Exercise goal
Set down the passage of the import policy excerpt word for word, beginning at the words "18. Under Appendix" and stopping after "mentioned above, except.".

17. Paras 73(1) of the Import Trade Control Policy Hand Book of Rules and Procedure, 1969 reads as under:
'Import applications on consumption basis - The existing units engaged in the priority industries should make their import applications for raw materials and components, end - product - wise (including related end - products) by way of claiming replenishment of imported raw materials and components consumed by the unit within a given period in accordance with the relevant import policy.'
Para 16 of the Import Trade Control Policy for the year 1969 70 reads as under:
'In the case of 59 priority industries listed in Appendix 1, the need - based policy for import of raw materials, components and spares will continue during the period April, 1969 - March 1970. The procedure for the grant of import licences to units engaged in these industries will be as indicated below.'
Again Para 25 of the said Import Trade Control Policy reads as under:
'The existing units engaged in the priority industries should make their import applications for raw materials and components, end - products - wise (including related end - products) by way of claiming replenishment of imported raw materials and components consumed by the unit within a given period as indicated below.'
'Automobile ancillaries' is mentioned as Item 43 in the List of Priority Industries laid down in Appendix 1 to the Import Trade Control Policy for the year 1969 - 70.
18. Under Appendix 41, as per para 93 of the import licensing policy for iron and steel items and ferrous allows for the licensing period April 1969 - March 1970, Schedules A to D have been annexed for various items of steel and ferrious alloys. Item 11 in Schedule C pertains to `stainless steel, including hear resisting type.' The import licence regarding Item 11 under the sub - head (a) 'Sheets, Plates and Strips' will be issued in favour of industries maintained under four heads. Under (i) (ii) and (iv), there is not express mention with regard to automobile ancillaries. However, under 11(a)(iii), it is mentioned that,
'Import of 50 per cent of requirements of all industries, other than those mentioned above, except.

Scene-based spatial questions:
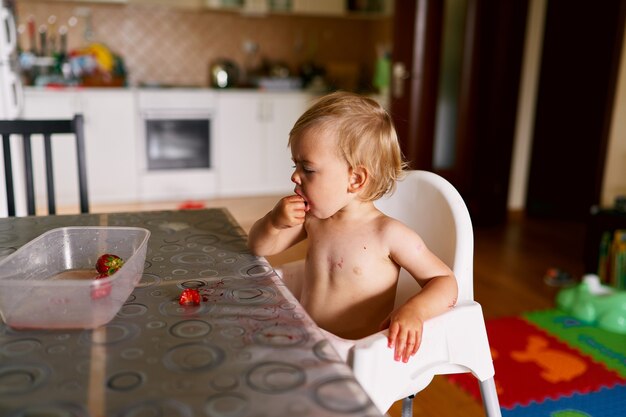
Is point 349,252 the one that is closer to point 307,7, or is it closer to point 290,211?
point 290,211

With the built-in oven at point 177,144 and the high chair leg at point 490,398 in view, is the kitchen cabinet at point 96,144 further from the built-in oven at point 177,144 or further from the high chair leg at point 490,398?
the high chair leg at point 490,398

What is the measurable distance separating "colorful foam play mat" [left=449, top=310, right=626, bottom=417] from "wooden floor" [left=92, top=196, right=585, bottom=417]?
97 mm

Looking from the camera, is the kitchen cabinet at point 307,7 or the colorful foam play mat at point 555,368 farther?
the kitchen cabinet at point 307,7

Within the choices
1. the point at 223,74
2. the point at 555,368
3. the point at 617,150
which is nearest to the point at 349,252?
the point at 555,368

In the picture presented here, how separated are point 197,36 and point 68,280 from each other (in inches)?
175

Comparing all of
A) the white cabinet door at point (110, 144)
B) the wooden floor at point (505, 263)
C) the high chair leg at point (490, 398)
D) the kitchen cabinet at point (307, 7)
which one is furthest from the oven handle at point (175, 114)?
the high chair leg at point (490, 398)

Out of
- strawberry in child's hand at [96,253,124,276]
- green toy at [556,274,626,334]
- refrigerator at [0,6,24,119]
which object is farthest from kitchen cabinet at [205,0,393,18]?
strawberry in child's hand at [96,253,124,276]

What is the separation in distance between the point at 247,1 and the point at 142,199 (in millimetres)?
1772

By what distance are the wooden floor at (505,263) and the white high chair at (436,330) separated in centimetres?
55

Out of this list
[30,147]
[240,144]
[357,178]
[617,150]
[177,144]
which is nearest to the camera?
[357,178]

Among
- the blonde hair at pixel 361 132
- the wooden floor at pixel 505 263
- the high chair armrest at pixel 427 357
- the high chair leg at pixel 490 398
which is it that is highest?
the blonde hair at pixel 361 132

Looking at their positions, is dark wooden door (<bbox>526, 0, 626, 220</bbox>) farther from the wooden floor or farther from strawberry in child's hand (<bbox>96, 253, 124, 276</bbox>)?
strawberry in child's hand (<bbox>96, 253, 124, 276</bbox>)

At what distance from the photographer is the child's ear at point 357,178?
1.02m

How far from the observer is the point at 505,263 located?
3123mm
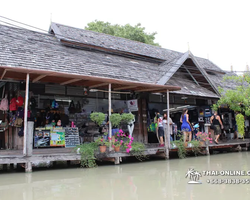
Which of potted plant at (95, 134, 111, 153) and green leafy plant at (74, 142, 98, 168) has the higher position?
potted plant at (95, 134, 111, 153)

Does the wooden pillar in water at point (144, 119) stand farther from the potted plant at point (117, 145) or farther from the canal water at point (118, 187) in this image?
the canal water at point (118, 187)

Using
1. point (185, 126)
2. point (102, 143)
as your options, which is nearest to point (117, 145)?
point (102, 143)

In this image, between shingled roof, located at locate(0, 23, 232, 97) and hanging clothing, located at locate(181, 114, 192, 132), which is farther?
hanging clothing, located at locate(181, 114, 192, 132)

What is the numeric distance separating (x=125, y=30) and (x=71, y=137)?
2187cm

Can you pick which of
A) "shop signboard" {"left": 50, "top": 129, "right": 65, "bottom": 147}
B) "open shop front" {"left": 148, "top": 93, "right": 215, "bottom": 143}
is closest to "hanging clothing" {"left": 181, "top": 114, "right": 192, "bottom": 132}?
"open shop front" {"left": 148, "top": 93, "right": 215, "bottom": 143}

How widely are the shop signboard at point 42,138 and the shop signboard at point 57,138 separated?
0.52ft

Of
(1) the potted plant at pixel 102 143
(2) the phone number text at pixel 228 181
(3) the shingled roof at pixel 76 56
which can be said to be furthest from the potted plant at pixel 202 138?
(2) the phone number text at pixel 228 181

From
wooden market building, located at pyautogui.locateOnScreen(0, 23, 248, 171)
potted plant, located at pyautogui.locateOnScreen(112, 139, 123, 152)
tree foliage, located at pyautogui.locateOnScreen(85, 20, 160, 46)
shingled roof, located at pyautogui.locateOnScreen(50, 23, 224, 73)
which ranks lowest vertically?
potted plant, located at pyautogui.locateOnScreen(112, 139, 123, 152)

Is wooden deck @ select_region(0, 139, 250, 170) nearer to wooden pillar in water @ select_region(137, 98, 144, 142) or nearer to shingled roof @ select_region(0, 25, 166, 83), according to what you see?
wooden pillar in water @ select_region(137, 98, 144, 142)

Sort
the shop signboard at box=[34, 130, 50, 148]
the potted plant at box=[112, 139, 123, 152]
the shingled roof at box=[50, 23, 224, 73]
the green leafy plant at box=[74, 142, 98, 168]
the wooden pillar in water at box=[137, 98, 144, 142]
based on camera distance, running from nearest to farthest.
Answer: the green leafy plant at box=[74, 142, 98, 168] < the potted plant at box=[112, 139, 123, 152] < the shop signboard at box=[34, 130, 50, 148] < the wooden pillar in water at box=[137, 98, 144, 142] < the shingled roof at box=[50, 23, 224, 73]

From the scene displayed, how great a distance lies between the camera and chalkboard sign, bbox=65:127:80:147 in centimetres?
1108

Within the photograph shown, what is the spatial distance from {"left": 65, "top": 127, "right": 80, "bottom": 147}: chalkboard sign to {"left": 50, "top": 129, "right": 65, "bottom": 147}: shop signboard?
0.19m

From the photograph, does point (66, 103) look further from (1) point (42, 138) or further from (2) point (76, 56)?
(1) point (42, 138)

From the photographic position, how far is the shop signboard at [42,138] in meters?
10.4
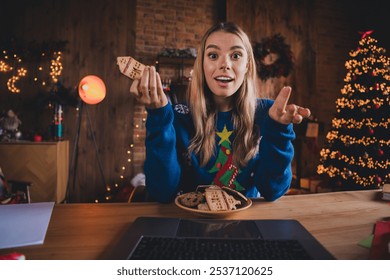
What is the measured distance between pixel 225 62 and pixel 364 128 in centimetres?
286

Expected answer
18. Under Appendix 41, as per para 93 of the import licensing policy for iron and steel items and ferrous allows for the licensing period April 1969 - March 1970, Schedules A to D have been annexed for various items of steel and ferrious alloys. Item 11 in Schedule C pertains to `stainless steel, including hear resisting type.' The import licence regarding Item 11 under the sub - head (a) 'Sheets, Plates and Strips' will be issued in favour of industries maintained under four heads. Under (i) (ii) and (iv), there is not express mention with regard to automobile ancillaries. However, under 11(a)(iii), it is mentioned that,
'Import of 50 per cent of requirements of all industries, other than those mentioned above, except.